We lack positional data for the transcripts for which we detected eQTL, such that eQTL that we identified could be either cis- or trans-acting. Cis-acting eQTL are usually caused by sequence variation in the gene itself, most likely in the gene's regulatory region (Chesler et al. 2005). Trans-acting eQTL represent loci that influence expression of genes or transcripts remote from the eQTL itself (Hubner et al. 2005). Cis-acting eQTL are of particular interest as positional candidate genes for phenotypic QTL, or in the case of overlap with outlier loci in our study, candidates for loci under selection (Hubner et al. 2005). Overlap of eQTL with phenotypic QTL or with outlier loci suggests that these loci could be involved with regulatory pathways that mediate the organismal-level phenotypes of interest or that components of a particular regulatory pathway may be influenced by natural selection. However, positional data will be required to determine cis- or trans-status of the eQTL identified in this study.

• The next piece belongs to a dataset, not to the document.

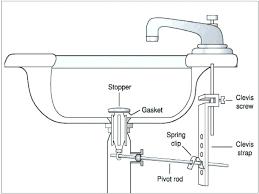 how do you fix a bathroom sink stopper drain bath moen removal fixing bathro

All but one (89%) of the instances of overlap between previously identified phenotypic QTL and brain eQTL in our study involved growth rate and condition factor, which rank among the most important phenotypic traits differentiating dwarf and normal whitefish (Rogers and Bernatchez 2007). eQTL of ribosomal protein genes (both 40S and 60S) were associated with two of these instances of overlap (on LG's 1m and 6m). Ribosomal proteins are integral components of the ribosome where they stabilize rRNA structure and regulate translocation of mRNA and tRNA, both of which are essential for optimal mRNA translation into protein (Melese and Xue 1995; Salem et al. 2007). In much the same way that RNA–DNA ratios are commonly used to estimate growth and condition (Buckley et al. 1999), we hypothesize that regulation of ribosomal protein genes is functionally related to growth rate and condition factor QTL through increased protein biosynthesis and turnover (Smith et al. 2000). The direction of additive effects were consistent with this hypothesis in the case of overlap on LG 1m in the female-only analysis, where the substitution of the normal whitefish allele (the species with greater growth rate) had a positive effect on 60S and 40S ribosomal protein expression. However, the eQTL on LG 6m for another 60S ribosomal transcript had a negative additive effect on transcript abundance in the combined analysis, implying that this gene is upregulated in reduced growth rate dwarf whitefish. An eQTL for the histone H1x gene also colocalized with a condition factor QTL on LG 32m and, in this case, the normal allele had a negative additive effect on transcript abundance. This histone transcript may control gene expression related to metabolic function, as histones play an important role in gene expression regulation through epigenetic modification of chromatin structure (Jenuwein and Allis 2001). Finally, one eQTL for each of two protein S100-A1 transcripts provided an intriguing colocalization with a growth factor QTL in the male-only data set on LG 8m. An S100-A gene is a strong promoter of neurite outgrowth and has been implicated in neuronal plasticity in rats (Kiryushko et al. 2006). How gene regulation by histones and neural plasticity caused by S100-A1 proteins may be related to condition and growth and thus how they may be involved in whitefish species pair divergence warrants further investigation.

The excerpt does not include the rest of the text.